Ot yolan aslan!
“Ben çocukluğumun Şamil’i değilim. Artık yeleleri kesilmiş aslan gibiyim. Eski Şamil olsaydım, çok adam nasibini alırdı. O günkü ruh hâlim bugün olsa Tuncay Özkan hayatta olmazdı!”
Üç yıl önce Aksiyon’da yayımlanan bu sözler şimdi AKP’de ‘ot toplayan asker’ milletvekili Şamil Tayyar’a ait...
Eski delifişekliğini vurgulamak için bu örneği veren Şamil, aynı röportajda ifade ettiğine göre Muharrem Sarıkaya’yı da az daha Meclis’te dövecekmiş ama Sarıkaya ‘pısınca’ bir şey yapmamış!.. Kendisini tanıdığım Gazi Üniversitesi İletişim Fakültesi - o zamanki adı Basın Yayın Yüksek Okulu- yıllarıyla ilgili şu kesiti açıklayıcı olması bakımından iktibas etmekte fayda var:
“İstemediği hâlde bütün yollar gazeteciliğe doğru iter Tayyar’ı. Uzun süre tartışma yaşayacağı, karşılıklı suçlamalara, polemiklere gireceği Tuncay Özkan’la da üniversitede tanışır. O dönemler Tuncay Özkan fazlasıyla politizedir. Devrim çocuklarını örgütler, öğrenci derneklerini kurar. Tayyar ise eskiye nazaran daha ağırbaşlıdır. Siyasi olarak aktif değildir. İhtilalden sonra 15 gün hapis yatması onu bu tür olaylardan geri çeker. Farklı görüşlere sahip olsalar da en ufak bir sürtüşme yaşanmaz aralarında.”

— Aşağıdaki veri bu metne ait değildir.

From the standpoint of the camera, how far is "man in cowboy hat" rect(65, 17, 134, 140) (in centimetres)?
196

Bu bilgiler kısmen doğrudur... Sınıf arkadaşım Tuncay solcu, Şamil ise var olduğu söylenen ‘ülkücü’maziden kopuk, ileride ‘ot yolmaya hazır’ bir profildi... Aradan bir kaç yıl geçti, herkes gazetecilikte kendi kulvarında yola koyuldu... Kamuouyu hem ikisinin sert kavgasından doğan atışmalar sonucu, hem de Ergenekon soruşturmasına gidecek yoldaki yazı ve iddiaları dolayısıyla gazeteci Şamil Tayyar’ı tanımaya başladı... Aralarındaki gerilim her geçen gün arttı...
Bir sabah fakülteden ortak arkadaşımız aradı ve “Şamil’in Star’daki yazısını okudun mu?” dedi... “Hayır” cevabını alınca “Bir oku, senden bahsetmiş, senin üzerinden Tuncay’ı tehdit etmiş” dedi... Gazeteyi aldım ve okuldan sonra hiç görmediğim, yaklaşık 20 yıldır telefonla dahi konuşmadığım Şamil, Tuncay Özkan’a üniversite yıllarıyla ilgili göndermede bulunarak “Seni Servet’e havale ediyorum” diye yazmış... Tuncay’la olan kavgasında belli ki sözde ‘caydırıcılık’ sağlamak için bu yola başvurmuştu ve Aksiyon’daki röportajda da Tuncay Özkan’la en çok benim ‘kapıştığımı’ söylemişti...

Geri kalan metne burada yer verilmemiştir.